Thursday, October 21, 2004

The Iraqi resistance

One of the amazing things about the Iraq War is that, a year and a half into it, there is still no common definition of who the enemy is.  Bob Dreyfuss looked at this issue three weeks ago: The Resistance by Bob Dreyfuss 09/24/04.  His conclusion:

If we get out [of Iraq], it [the resistance] will peter out. That doesn’t mean Iraq will avoid a civil war, but if we pull out in the right way, we might be able to arrange things so that the central government holds. But that will mean that we encourage a real Iraqi government, one in which Iraqi nationalists, Baathists, communists, Islamists and other “unfriendlies” are amply represented. And then we’ll have to live with that. Or, we could stay and get chewed up for the next 10 years.

But the bulk of his post is devoted to discussing this report from the Federation of American Scientists translating what Dreyfuss calls "a very interesting article from Al Zawra , an Iraqi weekly published by the Iraqi Journalists Association, that provides an unprecedented (for me, at least) look at the size and shape of the resistance groups in Iraq."

An Inventory of Iraqi Resistance Groups, FBIS Translated Text, accessed 09/28/04, by Samir Haddad and Mazin Ghazi, Al Zawra (Baghdad) 09/1904.

It lists Sunni groups it says are mainly targeting "the US occupation": the Iraqi National Islamic Resistance, aka, "The 1920 Revolution Brigades"; the National Front for the Liberation of Iraq, composed of "nationalists and Islamists"; and, the Iraqi Resistance Islamic Front (JAMI).  Smaller Sunni groups include: the Hamzah Faction; the Iraqi Liberation Army; Awakening and Holy War; the White Banners; and, the Al-Haqq Army.  In addition, the article says there are two groups of Sunni Baathists that mainly finance the operations of other groups:

Al-Awdah (The Return): This faction is concentrated in northern Iraq -- Samarra, Tikrit, Al-Dur, and Mosul. It consists of members of the former intelligence apparatus.

Saddam's Fedayeen: The faction was formed by the Saddam regime before the US invasion. Now, it is rumored that many of its members have abandoned their loyalty to Saddam and have joined Islamic and national groups on the side of the 11 September Revolutionary Group and the Serpent's Head Movement.

Among Shiite groups, the article names:  the Al-Mahdi Army, Muqtada al-Sadr's group and Imam Ali Bin-Abi-Talib Jihadi Brigades.  Al-Sadr's group is one that has been considerably discussed in the Western press.  It draws heavily on support among the urban poor. The article doesn't give much information about the other groups, except that it first appeared a year ago.

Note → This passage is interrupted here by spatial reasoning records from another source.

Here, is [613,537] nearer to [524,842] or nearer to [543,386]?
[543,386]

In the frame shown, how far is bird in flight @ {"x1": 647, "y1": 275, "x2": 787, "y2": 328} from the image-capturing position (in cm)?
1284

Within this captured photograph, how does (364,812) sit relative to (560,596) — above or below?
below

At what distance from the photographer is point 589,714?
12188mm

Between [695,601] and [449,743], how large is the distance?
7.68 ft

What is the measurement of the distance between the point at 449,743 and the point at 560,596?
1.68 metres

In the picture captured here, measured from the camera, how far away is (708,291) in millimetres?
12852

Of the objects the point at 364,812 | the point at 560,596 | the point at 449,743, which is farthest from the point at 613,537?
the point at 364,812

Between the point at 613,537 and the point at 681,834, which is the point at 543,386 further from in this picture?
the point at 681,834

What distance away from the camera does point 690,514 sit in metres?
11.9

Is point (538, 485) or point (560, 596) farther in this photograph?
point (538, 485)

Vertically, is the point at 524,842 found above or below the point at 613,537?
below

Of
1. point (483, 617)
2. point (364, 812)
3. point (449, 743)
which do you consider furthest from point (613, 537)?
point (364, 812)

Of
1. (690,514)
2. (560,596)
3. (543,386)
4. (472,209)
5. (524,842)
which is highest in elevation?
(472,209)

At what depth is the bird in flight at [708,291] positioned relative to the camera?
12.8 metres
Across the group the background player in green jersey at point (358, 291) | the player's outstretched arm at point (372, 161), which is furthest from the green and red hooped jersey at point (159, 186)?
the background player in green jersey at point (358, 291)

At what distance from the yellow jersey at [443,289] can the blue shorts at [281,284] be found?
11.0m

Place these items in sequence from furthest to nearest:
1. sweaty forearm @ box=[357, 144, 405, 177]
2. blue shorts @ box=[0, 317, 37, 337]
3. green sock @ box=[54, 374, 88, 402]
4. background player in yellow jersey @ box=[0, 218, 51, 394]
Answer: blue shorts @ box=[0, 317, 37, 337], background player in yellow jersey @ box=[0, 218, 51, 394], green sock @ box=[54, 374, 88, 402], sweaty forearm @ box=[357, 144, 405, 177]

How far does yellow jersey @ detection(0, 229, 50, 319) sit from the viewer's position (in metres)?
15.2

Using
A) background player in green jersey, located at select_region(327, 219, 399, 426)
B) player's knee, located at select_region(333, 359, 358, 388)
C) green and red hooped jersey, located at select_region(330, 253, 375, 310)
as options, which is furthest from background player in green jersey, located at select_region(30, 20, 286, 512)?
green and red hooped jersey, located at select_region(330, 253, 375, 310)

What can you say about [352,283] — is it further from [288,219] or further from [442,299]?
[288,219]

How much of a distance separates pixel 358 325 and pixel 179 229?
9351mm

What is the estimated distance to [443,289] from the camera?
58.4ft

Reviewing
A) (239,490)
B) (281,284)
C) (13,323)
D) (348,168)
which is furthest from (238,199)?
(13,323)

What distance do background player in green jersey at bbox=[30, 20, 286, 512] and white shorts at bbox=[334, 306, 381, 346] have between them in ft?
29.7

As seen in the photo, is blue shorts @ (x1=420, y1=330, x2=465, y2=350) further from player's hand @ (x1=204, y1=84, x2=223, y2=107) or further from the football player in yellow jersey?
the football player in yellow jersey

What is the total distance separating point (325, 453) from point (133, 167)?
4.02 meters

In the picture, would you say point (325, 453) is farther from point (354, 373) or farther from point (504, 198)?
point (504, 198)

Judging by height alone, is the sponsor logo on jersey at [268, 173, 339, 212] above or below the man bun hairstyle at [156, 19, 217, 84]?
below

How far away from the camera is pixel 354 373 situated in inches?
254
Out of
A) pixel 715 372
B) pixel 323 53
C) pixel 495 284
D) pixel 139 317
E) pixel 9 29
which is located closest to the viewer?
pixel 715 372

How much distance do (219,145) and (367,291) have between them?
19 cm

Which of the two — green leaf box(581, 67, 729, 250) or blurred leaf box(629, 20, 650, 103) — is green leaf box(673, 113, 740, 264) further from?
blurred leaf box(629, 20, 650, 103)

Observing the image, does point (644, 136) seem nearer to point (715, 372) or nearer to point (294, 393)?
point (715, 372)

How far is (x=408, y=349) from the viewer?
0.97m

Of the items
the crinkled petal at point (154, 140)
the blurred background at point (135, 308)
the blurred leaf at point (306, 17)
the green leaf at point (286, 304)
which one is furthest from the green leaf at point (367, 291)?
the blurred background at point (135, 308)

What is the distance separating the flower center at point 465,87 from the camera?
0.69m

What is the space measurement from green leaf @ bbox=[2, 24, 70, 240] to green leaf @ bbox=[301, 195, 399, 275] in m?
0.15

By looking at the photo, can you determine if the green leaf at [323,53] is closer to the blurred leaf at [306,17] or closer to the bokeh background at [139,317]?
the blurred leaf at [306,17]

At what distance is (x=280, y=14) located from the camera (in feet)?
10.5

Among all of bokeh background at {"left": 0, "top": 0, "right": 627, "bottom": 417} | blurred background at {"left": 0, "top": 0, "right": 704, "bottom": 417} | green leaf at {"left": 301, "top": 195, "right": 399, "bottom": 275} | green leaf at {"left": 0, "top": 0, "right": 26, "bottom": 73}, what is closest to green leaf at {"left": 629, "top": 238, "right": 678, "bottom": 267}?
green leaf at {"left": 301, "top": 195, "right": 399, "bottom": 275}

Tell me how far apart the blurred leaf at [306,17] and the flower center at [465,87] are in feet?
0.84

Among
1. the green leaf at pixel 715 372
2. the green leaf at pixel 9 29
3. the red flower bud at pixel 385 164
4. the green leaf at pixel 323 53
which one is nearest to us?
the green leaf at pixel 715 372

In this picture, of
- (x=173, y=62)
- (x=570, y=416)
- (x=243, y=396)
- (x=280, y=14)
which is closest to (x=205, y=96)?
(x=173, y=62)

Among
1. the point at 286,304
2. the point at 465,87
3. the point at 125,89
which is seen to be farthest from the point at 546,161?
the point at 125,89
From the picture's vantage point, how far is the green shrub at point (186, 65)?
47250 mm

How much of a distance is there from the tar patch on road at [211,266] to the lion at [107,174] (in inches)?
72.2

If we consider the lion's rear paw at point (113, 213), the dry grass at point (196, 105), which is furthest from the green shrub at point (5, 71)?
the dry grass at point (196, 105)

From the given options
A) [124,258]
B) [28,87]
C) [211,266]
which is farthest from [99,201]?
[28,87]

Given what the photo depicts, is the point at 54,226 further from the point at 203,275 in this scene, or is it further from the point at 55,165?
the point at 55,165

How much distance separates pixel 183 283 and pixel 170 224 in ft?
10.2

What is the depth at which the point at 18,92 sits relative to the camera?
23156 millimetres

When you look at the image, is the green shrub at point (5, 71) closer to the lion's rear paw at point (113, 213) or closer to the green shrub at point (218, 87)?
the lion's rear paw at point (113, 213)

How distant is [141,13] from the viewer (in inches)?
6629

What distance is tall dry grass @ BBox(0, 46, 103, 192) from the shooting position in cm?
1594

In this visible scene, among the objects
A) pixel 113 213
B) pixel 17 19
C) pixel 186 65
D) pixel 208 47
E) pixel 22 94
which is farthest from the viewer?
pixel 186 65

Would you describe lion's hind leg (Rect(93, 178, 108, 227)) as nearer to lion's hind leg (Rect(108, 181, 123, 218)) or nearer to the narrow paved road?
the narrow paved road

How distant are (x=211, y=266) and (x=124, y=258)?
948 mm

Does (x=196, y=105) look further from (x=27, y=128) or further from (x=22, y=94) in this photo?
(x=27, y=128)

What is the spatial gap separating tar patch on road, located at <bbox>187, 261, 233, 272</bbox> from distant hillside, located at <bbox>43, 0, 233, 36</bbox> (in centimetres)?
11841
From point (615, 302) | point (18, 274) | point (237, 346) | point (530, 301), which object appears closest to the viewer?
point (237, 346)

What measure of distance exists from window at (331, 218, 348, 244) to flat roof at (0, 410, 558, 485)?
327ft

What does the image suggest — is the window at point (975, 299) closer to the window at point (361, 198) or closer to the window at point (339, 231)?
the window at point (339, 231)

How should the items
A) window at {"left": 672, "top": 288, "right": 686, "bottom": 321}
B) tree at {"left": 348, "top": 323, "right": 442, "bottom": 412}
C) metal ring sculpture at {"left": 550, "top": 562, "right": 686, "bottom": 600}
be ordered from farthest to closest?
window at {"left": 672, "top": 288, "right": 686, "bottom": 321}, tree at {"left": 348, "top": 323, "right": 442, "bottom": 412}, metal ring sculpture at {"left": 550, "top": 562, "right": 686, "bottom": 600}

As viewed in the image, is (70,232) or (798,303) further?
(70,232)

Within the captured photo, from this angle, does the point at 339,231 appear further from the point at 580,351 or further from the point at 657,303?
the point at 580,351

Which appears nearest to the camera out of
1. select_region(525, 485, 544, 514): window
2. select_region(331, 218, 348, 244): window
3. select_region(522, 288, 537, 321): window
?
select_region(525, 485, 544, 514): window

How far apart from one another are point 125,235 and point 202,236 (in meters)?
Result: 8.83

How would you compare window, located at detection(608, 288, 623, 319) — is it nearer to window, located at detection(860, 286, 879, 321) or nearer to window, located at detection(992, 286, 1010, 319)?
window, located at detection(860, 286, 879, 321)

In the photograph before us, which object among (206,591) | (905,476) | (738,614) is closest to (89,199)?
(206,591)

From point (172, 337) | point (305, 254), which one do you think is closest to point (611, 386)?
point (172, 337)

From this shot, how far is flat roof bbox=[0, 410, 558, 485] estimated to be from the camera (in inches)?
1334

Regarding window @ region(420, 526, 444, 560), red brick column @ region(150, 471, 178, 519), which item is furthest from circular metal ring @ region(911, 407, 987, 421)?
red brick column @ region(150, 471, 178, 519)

The article also mentions a number of groups engaged in kidnapping and murder, which presumably range from the fanatically political to organized gangs with few or no political goals.  Among the ones named in the article are the Islamic Retaliation Movement, the Islamic Anger Brigades, the Khalid-Bin-al-Walid Brigades, the Iraq's Martyrs Brigades, the Black Banners Group.

It also lists four that it says "are clearly intellectually close to the beliefs and thinking of Al-Qa'ida Organization and its leader, Usama Bin Ladin," including the Abu-Mus'ab al-Zarqawi Group, the Al-Tawhid wa al-Jihad Group, the Islamic Army in Iraq, a"secret organization that adopts the ideology of Al-Qa'ida," and the Ansar al-Sunnah Movement.  It's a little confusing in that it also says that the Black Banners group is "battalion of the Secret Islamic Army," but it's not clear if that the same as the Islamic Army in Iraq.  And does it mean that Abu Musab al-Zarqawi has two separate and distinct groups?

It's not clear how good the information in this article is.  Dreyfuss called it "very interesting" and clearly thought it was worth mentioning.

But what's striking is that there has been so little written about the resistance, other than vague generalizations about "Baathist dead-enders" and so forth, that I've seen very little information about specific groups to compare to this article's claims.

A year and a half into the war, it's obviously a bad sign if the US government and the "sovereign" Iraqi regime don't have a clear idea who the resistance and the leaders are, other than constantly mentioningal-Zarqawi as an all-purpose bogeyman.